Monitor for manifestations of pancreatitis. (See Advice to Patients.) If pancreatitis is suspected, promptly discontinue linagliptin and initiate appropriate management.

Safety and efficacy not established in patients with a history of pancreatitis; unknown whether such patients are at increased risk for pancreatitis.

Severe Arthralgia

Severe, disabling joint pain reported in patients receiving DPP-4 inhibitors (e.g., alogliptin, linagliptin, saxagliptin, sitagliptin). Onset of such symptoms has ranged from 1 day to years following initiation of therapy. Symptoms resolved upon discontinuance of the DPP-4 inhibitor; symptoms recurred in some patients when the same or another DPP-4 inhibitor was restarted.

Consider DPP-4 inhibitors as a possible cause of severe joint pain and discontinue if appropriate. (See Advice to Patients.)

Heart Failure Risk

In cardiovascular outcomes studies conducted with other DPP-4 inhibitors (alogliptin, saxagliptin) in patients with type 2 diabetes mellitus and atherosclerotic cardiovascular disease (ASCVD), an association between DPP-4 inhibitor treatment and heart failure was observed.

Consider potential risks and benefits of linagliptin therapy prior to use in patients at risk for heart failure (e.g., history of heart failure or renal impairment). Monitor patients for manifestations of heart failure. (See Advice to Patients.) If heart failure develops, institute appropriate evaluation and management and consider discontinuing linagliptin.

Concomitant Therapy with Hypoglycemic Agents

Increased risk of hypoglycemia in patients receiving linagliptin in combination with an insulin secretagogue (e.g., sulfonylurea) or insulin; reduction in sulfonylurea or insulin dosage may be necessary.

Dermatologic and Sensitivity Reactions

Risk of hypersensitivity reactions (e.g., anaphylaxis, angioedema, exfoliative dermatitis). Onset usually within first 3 months of treatment initiation, but may occur after first dose. (See Contraindications under Cautions.)

If serious hypersensitivity reaction is suspected, promptly discontinue drug, assess other potential causes for event, and initiate alternative antidiabetic therapy. (See Advice to Patients.)
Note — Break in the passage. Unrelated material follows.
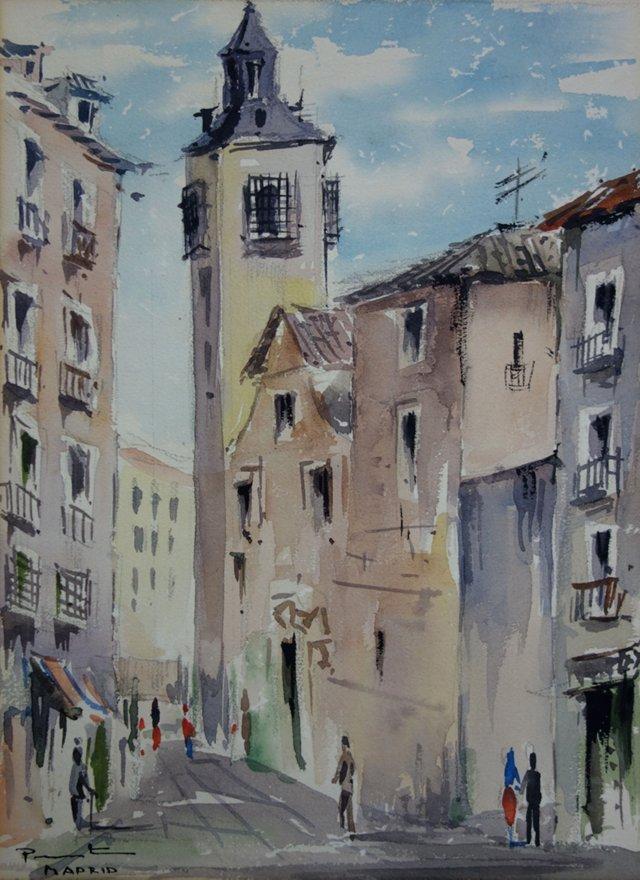 Street Scene in   Madrid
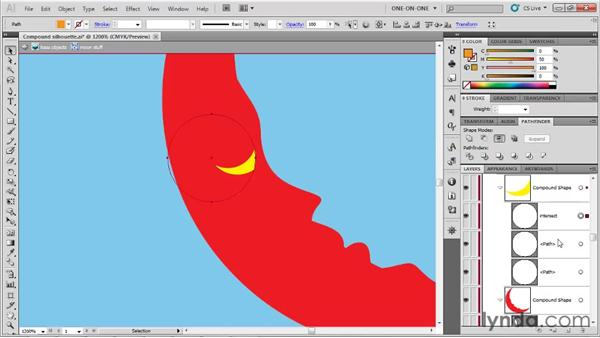 Creating nested compound shapes: Illustrator CS5 One-on-One: Fundamentals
Use caution in patients with a history of angioedema with other DPP-4 inhibitors; unknown whether such patients will be predisposed to angioedema with linagliptin.
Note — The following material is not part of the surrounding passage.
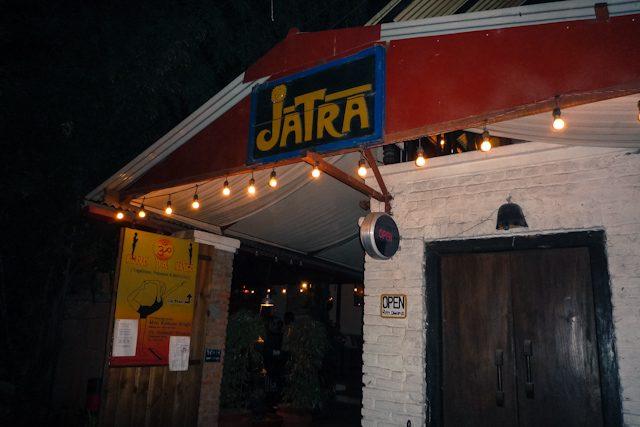 Nepal Katmandu Restaurante Jatra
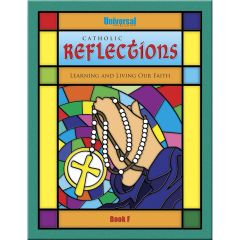 Reflections Book F Grade 5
Bullous pemphigoid reported in patients receiving linagliptin in multicenter, randomized, placebo-controlled trial. Postmarketing cases of bullous pemphigoid requiring hospitalization reported with DPP-4 inhibitor use. Usually resolved after discontinuation of the DPP-4 inhibitor and treatment with topical or systemic immunosuppressive agents. Advise patients to report the development of blisters or erosions while receiving linagliptin. Discontinue drug if bullous pemphigoid is suspected, and consider referral to a dermatologist for diagnosis and appropriate treatment.

Use of Fixed Combination

When linagliptin is used in fixed combination with empagliflozin, metformin hydrochloride, or other drugs, consider cautions, precautions, contraindications, and interactions associated with the concomitant agent(s).

Specific Populations

Pregnancy

Data regarding use of linagliptin in pregnant women insufficient to inform a drug-associated risk for major birth defects or miscarriage.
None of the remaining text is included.